■ Selected passage ■
---*---
Some past keynote or plenary speakers have included: Rosi Braidotti, Pheng Cheah, Jacques Derrida, Steve Dixon, Peter Eisenman, Frank Gehry, Peter Greenaway, Sneja Gunew, Steven Holl, Dominique Janicaud, Alphonso Lingis, Mario Perniola, Jacques Rancière, Stelarc, Slavoj Žižek

Membership

Membership in the APL includes access to conference programs, special discounts on conference registration fees and at conference hotels, receipt of various APL brochures and publications, the Bibliography of Books Published by APL Members, the opportunity to submit a conference paper, and the support of an extensive range of useful information made available on the APL website. Membership also includes a free book from the ongoing Textures series consisting of uniquely focused volumes of essays derived from previous IAPL/APL
conferences.

Publications

The IAPL in concert with established publishers produces volumes resulting from its annual conferences.  These books are fully edited, shaped, and recast as in-depth studies of a given topic with some of the major contributors to a particular IAPL conference.
---*---
■ Record extracts ■
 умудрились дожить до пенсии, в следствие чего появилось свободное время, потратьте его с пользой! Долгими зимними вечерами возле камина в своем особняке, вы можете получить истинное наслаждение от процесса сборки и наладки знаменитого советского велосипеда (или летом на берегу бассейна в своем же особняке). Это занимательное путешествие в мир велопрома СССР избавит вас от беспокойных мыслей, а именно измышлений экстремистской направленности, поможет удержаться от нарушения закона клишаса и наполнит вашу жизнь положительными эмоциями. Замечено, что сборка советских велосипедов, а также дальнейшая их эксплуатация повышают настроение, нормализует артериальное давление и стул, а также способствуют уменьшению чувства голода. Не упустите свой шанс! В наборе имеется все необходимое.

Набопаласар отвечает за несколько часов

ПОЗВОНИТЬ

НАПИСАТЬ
---*---
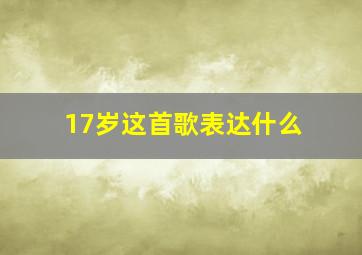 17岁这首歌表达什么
---*---
■ What you will do ■
a) From the APL passage above the records, reproduce the stretch that begins at the words "The IAPL in" and stops after the words "particular IAPL conference.".
b) Resume the APL passage, which stands before the records, and carry it on from its final sentence.

■ Expected outputs ■
a)
The IAPL in concert with established publishers produces volumes resulting from its annual conferences.  These books are fully edited, shaped, and recast as in-depth studies of a given topic with some of the major contributors to a particular IAPL conference.

b)
Essays are selected for their development of aspects of the volume theme and for lasting value. The Textures: Philosophy / Literature / Culture Series was edited by Hugh J. Silverman, IAPL Executive Editor. The role of Executive Editor has been taken over by John W P Phillips since 2013. Each volume is edited typically by the conference host coordinator(s).  Members can select one of the current volumes as part of their membership benefits each year.

Recent volumes include:

Chiasmatic Encounters: Art, Ethics, Politics. Edited by Kuisma Korhonen, Arto Haarpala, Sara Heinämaa, Kristian Klockars, and Pajari Räsänen (Lanham, MD: Lexington, 2018).
Textual Layering: Contact, Historicity, Critique. Edited by Maria Margaroni, Apostolos Lampropoulos, and Christos Hadjichristos (Lanham, MD: Lexington, 2017).
De-signing Design: Cartographies of Theory and Practice. Edited by Elizabeth Grierson, Harriet Edquist, and Hélène Frichot (Lanham, MD: Lexington, 2016)
Intermedialities: Philosophy, Arts, Politics. Edited by Henk Oosterling and Ewa Plonowska Ziarek (Lanham, MD: Lexington Books, 2010). Dramas of Culture. Edited by Wayne J. Froman and John Burt Foster Jr. (Lanham, MD: Lexington Books, 2008).
Between Philosophy and Poetry: Writing, Rhythm, History. Edited by Massimo Verdicchio and Robert Burch (London and New York: Continuum Books, 2003).
Panorama: Philosophies of the Visible. Edited by Wilhelm S. Wurzer (London and New York: Continuum Books, 2003).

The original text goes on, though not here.